What is needed is a more natural, noble, and generous response to the family ideal that should inspire every healthy decision to marry. What we have instead, and it has been growing powerfully over the past 50 years, is a calculated individualistic approach to marriage and the family. Such an approach can only increase solitude and sadness, never overcome them.

Pre-marriage Instruction
To me, perhaps the most important issue to be addressed by the Synod is the need for pre-marriage instruction, inspired by sound anthropological (and not just theological) arguments, that draw out the positive, if challenging, nature of the commitment to marriage and the family. I say this because, in my experience, premarital instruction is often seriously deficient in its presentation of the power and appeal of Christian marriage; and this on both the supernatural and human levels.

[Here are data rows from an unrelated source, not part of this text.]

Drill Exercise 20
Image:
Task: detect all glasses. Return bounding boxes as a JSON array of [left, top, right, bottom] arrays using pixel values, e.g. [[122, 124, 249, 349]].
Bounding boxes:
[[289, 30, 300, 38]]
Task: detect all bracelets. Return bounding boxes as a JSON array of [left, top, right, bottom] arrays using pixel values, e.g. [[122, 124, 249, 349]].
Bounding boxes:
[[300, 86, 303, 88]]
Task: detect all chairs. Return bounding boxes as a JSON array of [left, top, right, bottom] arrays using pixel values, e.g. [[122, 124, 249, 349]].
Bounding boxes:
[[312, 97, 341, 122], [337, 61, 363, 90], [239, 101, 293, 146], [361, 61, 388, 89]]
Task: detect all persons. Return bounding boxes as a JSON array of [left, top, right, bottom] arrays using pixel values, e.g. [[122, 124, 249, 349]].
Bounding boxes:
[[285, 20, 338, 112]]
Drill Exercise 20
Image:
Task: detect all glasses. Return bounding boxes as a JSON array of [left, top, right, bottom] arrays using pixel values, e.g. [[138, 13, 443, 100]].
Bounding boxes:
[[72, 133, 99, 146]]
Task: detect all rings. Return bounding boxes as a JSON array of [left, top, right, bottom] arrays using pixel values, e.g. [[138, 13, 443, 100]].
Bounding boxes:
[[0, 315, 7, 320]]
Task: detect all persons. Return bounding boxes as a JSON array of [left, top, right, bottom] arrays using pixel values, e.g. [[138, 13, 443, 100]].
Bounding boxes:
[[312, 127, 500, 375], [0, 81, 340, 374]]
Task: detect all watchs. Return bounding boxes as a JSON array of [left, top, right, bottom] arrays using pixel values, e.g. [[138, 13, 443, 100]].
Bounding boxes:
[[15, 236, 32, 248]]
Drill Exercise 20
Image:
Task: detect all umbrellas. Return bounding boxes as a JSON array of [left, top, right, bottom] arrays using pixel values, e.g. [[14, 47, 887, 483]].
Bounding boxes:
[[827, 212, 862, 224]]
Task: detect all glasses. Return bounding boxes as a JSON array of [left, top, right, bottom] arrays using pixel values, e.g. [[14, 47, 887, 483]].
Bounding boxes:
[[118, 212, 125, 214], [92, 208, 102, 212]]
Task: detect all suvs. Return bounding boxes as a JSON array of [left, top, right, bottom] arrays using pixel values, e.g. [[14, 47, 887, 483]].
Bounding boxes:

The supernatural aspect: marriage must be presented as a genuine, God-given vocation to holiness, dwelling equally on the specific graces that, as a sacrament, it continually offers for the joyful and faithful fulfillment of this divine calling and mission.

The human aspect: bringing out, in-depth, the marvelously positive anthropological teachings of Vatican II, which present marriage as a covenant of love, highlighting marital consent as a mutual self-gift, and seeing children as both the natural outcome of that love, and the guarantee of its continuance in the future.

Both aspects need to be developed in any proper catechesis. But the second, if presented in all its human power, should come first. Only if fully expounded and personally absorbed can it counter, and gradually overcome, the pervading modern mindset which considers any binding choice to be alienating, and a threat to one’s freedom, and regards marrying and having a family as a fool’s choice, when all one needs is sex—which can be had free, just provided that it is made “safe.”

The personalism of Vatican II, firmly grounded in the Gospel, and with its human logic and appealing challenge, offers the jolting but only true answer to this dead-end individualism. Self-centeredness is the great enemy of happiness and salvation (“whoever seeks his life will lose it”). We all need to be drawn out of isolating self-protectiveness (“it is not good for man to be alone …”). People’s hearts are made for love, not for selfishness. They need to be reminded that selfishness leaves the heart cold, empty, and alone; only love can fill and expand it. We need love that is true, love that admires, and wants to respect and give. For true love wants to give, as well as to possess. Without giving one’s self, one cannot experience true love. We all need a self-gift that is for something worthwhile as well as total (if the gift is not total, then it is, at most, a loan). For the vast majority of persons, marriage is meant to be precisely such a gift: freely, totally, and unconditionally made. Those who baulk at such a self-gift will remain progressively more and more trapped in their own isolation and solitude.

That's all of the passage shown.